Are You Man Enough to Make Ernest Hemingway’s Favorite Burger Recipe?

Papa made a mean, lean patty.

Hamburgers and Ernest Hemingway are eternal. The author, who stood for a certain brand of red-blooded drinking, shooting, bullfighting masculinity, liked his beef patties done a certain way. Hemingway’s hamburger recipe has been available for years. BroBible called attention to Papa’s burger again, just in time to use this formula to elevate any given Sunday during football season. 

Though Open Culture found a version of this recipe was published as early as 1966, writer Cheryl Lu-Lien Tan may be responsible for first resurrecting Hemingway’s beefy feast in our time. In a 2013 article in the Paris Review, Tan wrote of reading about a project that digitized many of Hemingway’s papers, and how she was struck by mention of the author’s “mundane” instructions distributed to staff at his residence in Cuba, in particular his idea of a “perfect burger.” 

“I had made burgers before,” Tan wrote, but “(this) one was different; I wasn’t making just any burger — I was attempting to recreate Hemingway’s hamburger. And it had to be just right.” 

In her exploration of the way the author handled everyday household affairs, Tan found that Ernest Hemingway took surprisingly specific interest in “in temporal minutiae.” She quoted Sandra Spanier, editor of the Hemingway Letters Project, who said he “was meticulous in all ways, deeply involved in every detail of daily life and very attuned to what kinds of foods he wanted to have served.” 

Tan helpfully transcribed Hemingway’s Perfect Burger into easily readable form for her article:

FROM EXPERIMENTING,

PAPA’S FAVORITE HAMBURGER. There is no reason why a fried hamburger has to turn out gray, greasy, paper-thin and tasteless. You can add all sorts of goodies and flavors to the ground beef — minced mushrooms, cocktail sauce, minced garlic and onion, chopped almonds, a big dollop of piccadilli, or whatever your eye lights on. Papa prefers this combination.

Ingredients —

1 lb. ground lean beef

2 cloves, minced garlic

2 little green onions, finely chopped

1 heaping teaspoon, India relish

2 tablespoons, capers

1 heaping teaspoon, Spice Islands sage

Spice Islands Beau Monde Seasoning — ½ teaspoon

Spice Islands Mei Yen Powder — ½ teaspoon **

1 egg, beaten in a cup with a fork

About one third cup dry red or white wine.

1 tablespoon cooking oil

What to do —

Break up the meat with a fork and scatter the garlic, onion and dry seasonings over it, then mix them into the meat with a fork or your fingers.
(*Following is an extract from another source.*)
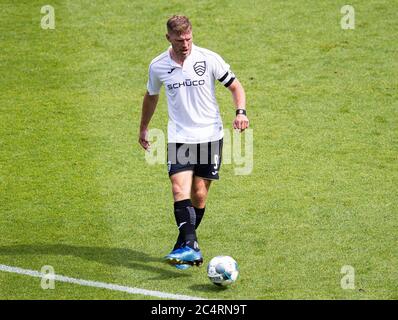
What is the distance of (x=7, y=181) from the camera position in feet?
42.7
Let the bowl of meat sit out of the icebox for ten or fifteen minutes while you set the table and make the salad. Add the relish, capers, everything else including wine and let the meat sit, quietly marinating, for another ten minutes if possible. Now make four fat, juicy patties with your hands. The patties should be an inch thick, and soft in texture but not runny. Have the oil in your frying-pan hot but not smoking when you drop in the patties and then turn the heat down and fry the burgers about four minutes. Take the pan off the burner and turn the heat high again. Flip the burgers over, put the pan back on the hot fire, then after one minute, turn the heat down again and cook another three minutes. Both sides of the burgers should be crispy brown and the middle pink and juicy.

** Spice Islands discontinued its production of Mei Yen Powder three years ago. If you don’t have any in your pantry, here’s how to recreate it:

9 parts salt

9 parts sugar

2 parts MSG

If a recipe calls for 1 teaspoon Mei Yen Powder, use 2/3 tsp of the dry recipe (above) mixed with 1/8 tsp of soy sauce.

The only part we dare question in this era of food-borne nastiness might be the part about leaving “the middle pink and juicy.” These burgers are rich, too, probably not ideal for your next eating competition.

Feeling as adventurous as Hemingway in Pamplona? Add Leo Tolstoy’s mac and cheese to the menu. Afterward, wash it all down a Hemingway’s Special cocktail. Or three.

Ernest Hemingway’s idea of the perfect hamburger sounds like excellent fuel for sprinting safely through the running the bulls. Or just watching the Buffalo Bills run.